Gefunden wurde eine Reihe von Grabsteinen, mit den Namen Ratzlaff, Unruh, Richert, Sperling und Pankratz aus dem 18. Jahrhundert. Durch Spezialisten wurden die beschädigten oder in mehrere Teile zerbrochenen Steine restauriert und lesbar gemacht.
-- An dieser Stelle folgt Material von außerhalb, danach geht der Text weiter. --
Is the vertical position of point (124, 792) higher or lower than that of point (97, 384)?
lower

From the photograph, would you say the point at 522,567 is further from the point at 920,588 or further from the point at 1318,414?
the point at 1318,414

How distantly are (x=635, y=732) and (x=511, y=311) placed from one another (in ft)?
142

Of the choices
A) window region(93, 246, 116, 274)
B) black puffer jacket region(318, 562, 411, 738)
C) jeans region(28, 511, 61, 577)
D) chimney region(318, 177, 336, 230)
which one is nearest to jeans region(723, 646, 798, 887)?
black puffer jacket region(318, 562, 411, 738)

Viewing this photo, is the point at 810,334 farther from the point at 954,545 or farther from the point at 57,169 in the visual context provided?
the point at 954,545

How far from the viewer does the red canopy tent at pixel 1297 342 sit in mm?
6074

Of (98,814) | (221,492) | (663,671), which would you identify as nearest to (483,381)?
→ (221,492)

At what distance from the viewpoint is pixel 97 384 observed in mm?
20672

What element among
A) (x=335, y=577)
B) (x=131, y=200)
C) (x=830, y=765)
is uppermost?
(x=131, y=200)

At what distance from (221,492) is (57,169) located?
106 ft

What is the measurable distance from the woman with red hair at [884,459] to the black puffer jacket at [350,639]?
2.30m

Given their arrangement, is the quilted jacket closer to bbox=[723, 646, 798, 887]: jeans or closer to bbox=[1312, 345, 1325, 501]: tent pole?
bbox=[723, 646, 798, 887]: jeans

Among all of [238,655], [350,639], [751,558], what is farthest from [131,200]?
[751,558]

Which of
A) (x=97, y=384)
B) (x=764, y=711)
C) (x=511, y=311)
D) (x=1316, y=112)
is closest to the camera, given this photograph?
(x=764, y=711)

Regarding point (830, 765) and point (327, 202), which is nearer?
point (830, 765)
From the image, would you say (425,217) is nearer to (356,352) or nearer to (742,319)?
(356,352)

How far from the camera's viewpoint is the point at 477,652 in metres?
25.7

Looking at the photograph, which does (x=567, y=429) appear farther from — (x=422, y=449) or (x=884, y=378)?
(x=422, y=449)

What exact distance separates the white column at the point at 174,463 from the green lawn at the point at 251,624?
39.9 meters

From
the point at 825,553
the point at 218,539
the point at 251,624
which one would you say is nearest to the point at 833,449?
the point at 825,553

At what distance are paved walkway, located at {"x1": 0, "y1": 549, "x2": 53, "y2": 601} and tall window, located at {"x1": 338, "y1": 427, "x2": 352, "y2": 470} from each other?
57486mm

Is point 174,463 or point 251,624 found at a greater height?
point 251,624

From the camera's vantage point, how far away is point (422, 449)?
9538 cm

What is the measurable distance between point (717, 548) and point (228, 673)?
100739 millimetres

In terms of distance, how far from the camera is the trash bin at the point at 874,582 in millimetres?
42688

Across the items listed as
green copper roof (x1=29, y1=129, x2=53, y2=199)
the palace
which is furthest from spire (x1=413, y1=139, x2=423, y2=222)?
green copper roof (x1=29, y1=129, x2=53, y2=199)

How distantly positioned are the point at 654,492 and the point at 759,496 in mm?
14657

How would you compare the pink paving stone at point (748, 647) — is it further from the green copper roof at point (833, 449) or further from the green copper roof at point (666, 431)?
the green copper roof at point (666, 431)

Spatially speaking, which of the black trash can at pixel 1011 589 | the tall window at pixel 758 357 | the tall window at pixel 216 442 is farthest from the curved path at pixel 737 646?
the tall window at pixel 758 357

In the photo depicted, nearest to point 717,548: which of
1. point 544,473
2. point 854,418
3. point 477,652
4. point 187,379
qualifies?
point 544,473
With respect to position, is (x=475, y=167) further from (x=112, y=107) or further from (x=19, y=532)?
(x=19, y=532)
Aus späterer, evangelischer Zeit wurden viele Grabstellen hergerichtet.

Der Bildhauer Robert Adrych hat aus einem großen Granitstein einen wunderbaren Gedenkstein geschaffen, der ein zusätzlicher Höhepunkt auf dem Friedhof ist. Über der Inschrift in Polnisch und Deutsch „Den Mennoniten und Evangelischen aus Przechówko (Wintersdorf) und Umgebung, die hier ihre letzte Ruhestätte gefunden haben. Friede ihrer Asche“ wurde die Karte des Dorfs eingraviert. Die 14 Häusern der Hofstellen nebst Schule und Friedhof wurden aus dem Stein herausmodelliert.

Während einer Podiumsdiskussion in einem alten Vorlaubenhaus in Chystkowo war die Bedeutung dieses Friedhofs für den MAP und die Mennoniten in Deutschland darzulegen. Auch Fragen zur Erinnerungskultur, zu Orten der Erinnerung und über mennonitische Beerdigungskultur waren zu beantworten. Die Teilnehmer aus den Niederlanden und USA haben jeweils ihre Sicht auf diese Fragen erläutert. Mit einer Reihe von interessanten Vorträgen wurde der Tag fortgesetzt.

Sicherlich wird dieser Friedhof nun in die Liste der zu besuchenden Orte bei Polenreisen aufgenommen.